As cartas foram descobertas pela primeira vez nos arquivos holandeses em 1885, mas os textos foram borrados e misturados. Muitas palavras não constavam dos glossários de tupi existentes, o que nos dá palavras como piranha e onça. Em 1906, um tradutor frustrado chamou as letras de “enigmas genuínos”.
Navarro passou décadas compilando um dicionário tupi antigo abrangente, baseado nos relatos de comerciantes franceses e bucaneiros ingleses. Isso o ajudou a traduzir totalmente as cartas, revelando os esforços desesperados dos chefes Potiguara para salvar seu povo da destruição.
“Por que”, escreveu Felipe Camarão, capitão potiguara que lutava por Portugal, “faço guerra contra gente do nosso sangue? (…) Venha até mim e eu o perdoarei. Vou torná-lo um com sua cultura ancestral novamente. Aqueles que ficarem lá serão destruídos. ”
Os apelos de Camarão caíram em ouvidos surdos: seu mensageiro foi executado por Pedro Poti , um chefe rival que havia passado cinco anos na Holanda e se convertido ao calvinismo.
Os holandeses acabaram sendo expulsos do Brasil. Camarão foi nomeado cavaleiro; Poti foi torturado e morreu em um navio com destino a Portugal. Muitos Potiguara foram massacrados, embora alguns tenham resistido na floresta.
O trabalho de Navarro foi aplaudido entre os 20 mil potiguara que ainda vivem na Paraíba.
“Para nós é uma grande conquista”, disse Pedro Ka’Aguasu Potiguara, professor de Ibicoara. “As cartas são cheias de detalhes e informações, e muito importantes para o nosso povo. Eles mostram que, há 400 anos, éramos um dos únicos povos indígenas que sabia escrever. ”
Carta de Felipe Camarão a Pedro Poti, 19 de agosto de 1645. Fotografia: Eduardo Navarro
Os padres portugueses proibiram os potiguara de falar tupi em meados dos anos 1700, parte de séculos de “saques, dominação e genocídio” europeus, lamentou.

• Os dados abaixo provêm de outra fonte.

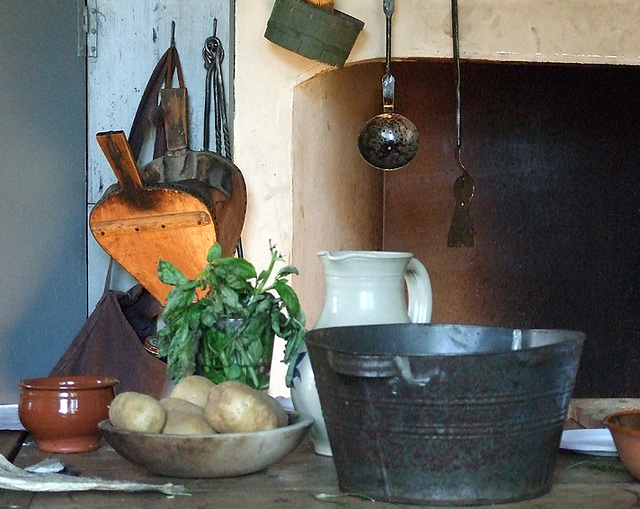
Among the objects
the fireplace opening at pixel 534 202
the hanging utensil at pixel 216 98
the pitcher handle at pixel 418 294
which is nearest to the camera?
the pitcher handle at pixel 418 294

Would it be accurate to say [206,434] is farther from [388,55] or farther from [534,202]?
[534,202]

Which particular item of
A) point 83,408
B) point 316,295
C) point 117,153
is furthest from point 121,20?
point 83,408

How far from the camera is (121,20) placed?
2.28 m

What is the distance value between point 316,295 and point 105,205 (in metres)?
0.76

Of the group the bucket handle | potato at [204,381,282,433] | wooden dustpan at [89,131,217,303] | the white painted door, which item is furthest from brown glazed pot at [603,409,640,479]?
the white painted door

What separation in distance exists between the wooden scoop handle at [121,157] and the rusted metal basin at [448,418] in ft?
3.44

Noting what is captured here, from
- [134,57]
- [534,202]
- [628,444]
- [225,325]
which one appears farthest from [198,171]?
[534,202]

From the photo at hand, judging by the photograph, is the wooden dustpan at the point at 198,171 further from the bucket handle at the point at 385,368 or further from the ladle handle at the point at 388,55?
the bucket handle at the point at 385,368

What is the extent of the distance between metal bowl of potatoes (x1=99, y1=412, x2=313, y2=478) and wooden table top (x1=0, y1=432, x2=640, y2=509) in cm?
2

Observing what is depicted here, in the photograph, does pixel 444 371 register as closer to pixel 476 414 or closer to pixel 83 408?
pixel 476 414

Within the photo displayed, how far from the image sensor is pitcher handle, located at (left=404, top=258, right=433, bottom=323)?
1.30 metres

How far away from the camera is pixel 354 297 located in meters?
1.24

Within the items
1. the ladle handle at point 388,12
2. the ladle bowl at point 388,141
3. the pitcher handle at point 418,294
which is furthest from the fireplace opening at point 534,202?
the pitcher handle at point 418,294

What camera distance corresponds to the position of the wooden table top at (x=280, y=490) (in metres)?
0.99
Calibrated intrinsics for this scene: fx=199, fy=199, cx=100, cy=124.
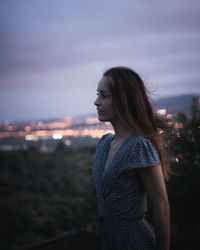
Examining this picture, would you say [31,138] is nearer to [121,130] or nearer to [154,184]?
[121,130]

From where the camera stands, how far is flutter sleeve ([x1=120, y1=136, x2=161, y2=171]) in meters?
1.01

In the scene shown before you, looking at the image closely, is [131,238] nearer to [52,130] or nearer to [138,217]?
[138,217]

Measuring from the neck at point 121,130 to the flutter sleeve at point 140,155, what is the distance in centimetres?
12

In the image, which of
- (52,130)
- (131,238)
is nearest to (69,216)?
(131,238)

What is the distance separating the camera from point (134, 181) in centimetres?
108

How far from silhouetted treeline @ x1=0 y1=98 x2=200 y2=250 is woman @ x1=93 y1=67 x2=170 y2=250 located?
559 mm

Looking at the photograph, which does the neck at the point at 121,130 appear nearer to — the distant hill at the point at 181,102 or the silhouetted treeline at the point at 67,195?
the silhouetted treeline at the point at 67,195

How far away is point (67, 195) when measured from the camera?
28.3 ft

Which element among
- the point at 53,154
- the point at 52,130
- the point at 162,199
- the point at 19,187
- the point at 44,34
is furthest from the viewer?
the point at 52,130

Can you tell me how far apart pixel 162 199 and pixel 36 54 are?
24421mm

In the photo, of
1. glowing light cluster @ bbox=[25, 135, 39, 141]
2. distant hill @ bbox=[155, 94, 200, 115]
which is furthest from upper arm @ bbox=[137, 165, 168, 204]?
Answer: glowing light cluster @ bbox=[25, 135, 39, 141]

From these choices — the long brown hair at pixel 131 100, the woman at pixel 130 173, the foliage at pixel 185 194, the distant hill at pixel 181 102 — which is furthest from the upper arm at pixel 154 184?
the distant hill at pixel 181 102

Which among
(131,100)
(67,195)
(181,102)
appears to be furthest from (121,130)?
(67,195)

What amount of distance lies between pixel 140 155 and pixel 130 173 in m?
0.12
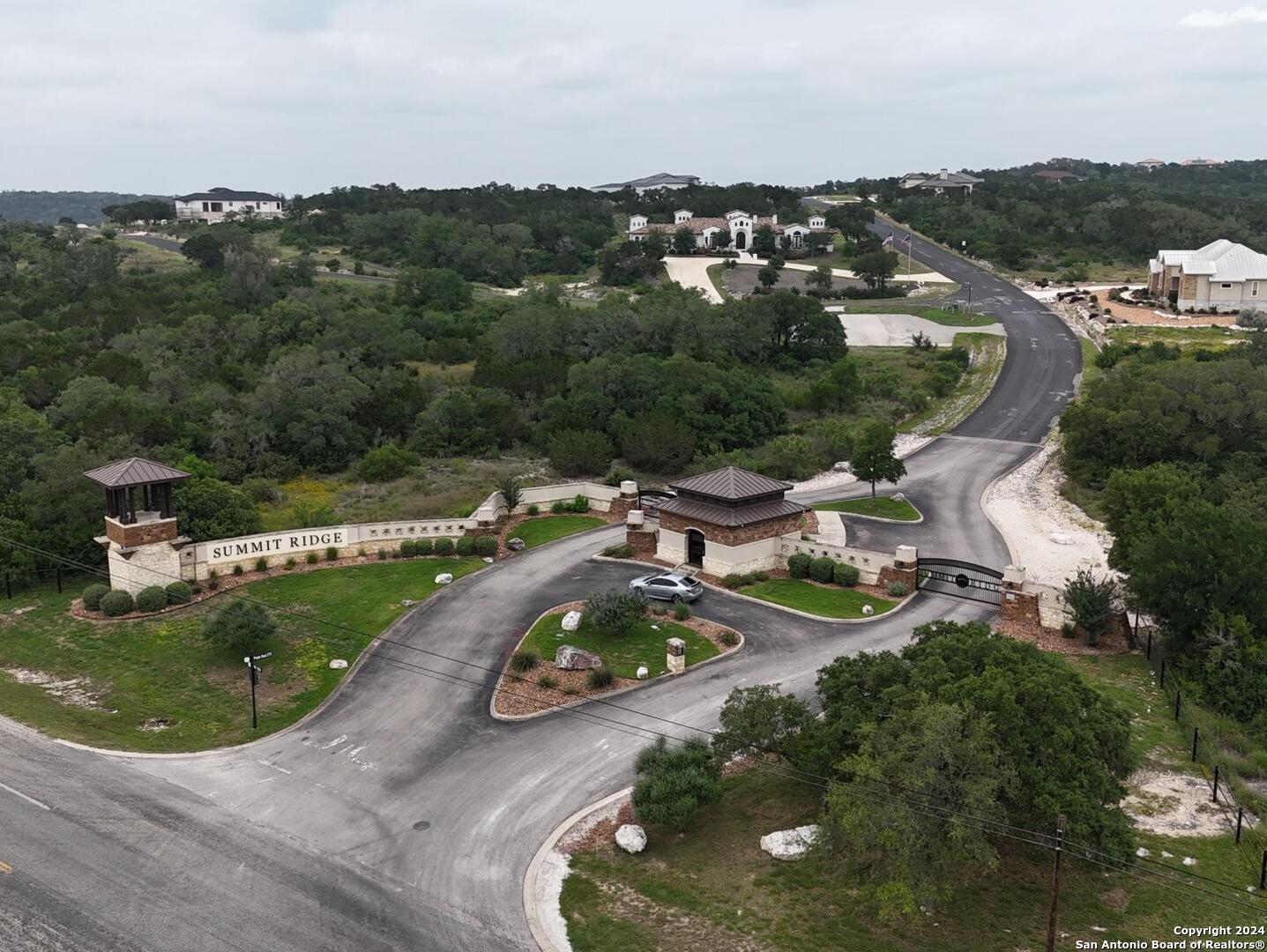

Mas desde 2001, com a ajuda de Navarro, seu povo está recuperando a língua perdida .
“Antes, apenas falávamos algumas palavras. Agora, começamos a ensinar tupi para nossos filhos, através da música, do canto e da escrita, até o ensino médio. Eles aprendem muito rápido ”, disse Ka’Aguasu Potiguara, que quer que as missivas sejam trazidas ao Brasil para que seu povo possa aprender com elas pessoalmente.
Poti e aqueles que ficaram do lado dos holandeses são frequentemente vistos no Brasil como “traidores”, enquanto Camarão é oficialmente reconhecido como um herói, disse Mark Meuwese, historiador da Universidade de Winnipeg. A nova tradução pode desafiar este retrato bidimensional, sugeriu ele.
“Cada um queria o melhor para os potiguara”, argumentou Nathália Galdino, estudante de enfermagem potiguara e ativista política do Alto do Tambá. “Nas cartas de Felipe Camarão sinto a sua dor, por estar dividido como povo.
“Mas esses antepassados tentaram encontrar um caminho a seguir, para que os atuais Potiguara pudéssemos viver hoje, lutando por nossa cultura e criando nossos filhos em nosso próprio território”, acrescentou.
“Mesmo que estivessem em lados opostos, todos tinham o sonho de reconstruir suas terras e dar continuidade às suas tradições”, concordou Ka’Aguasu Potiguara. “Cada um deles foi um herói”.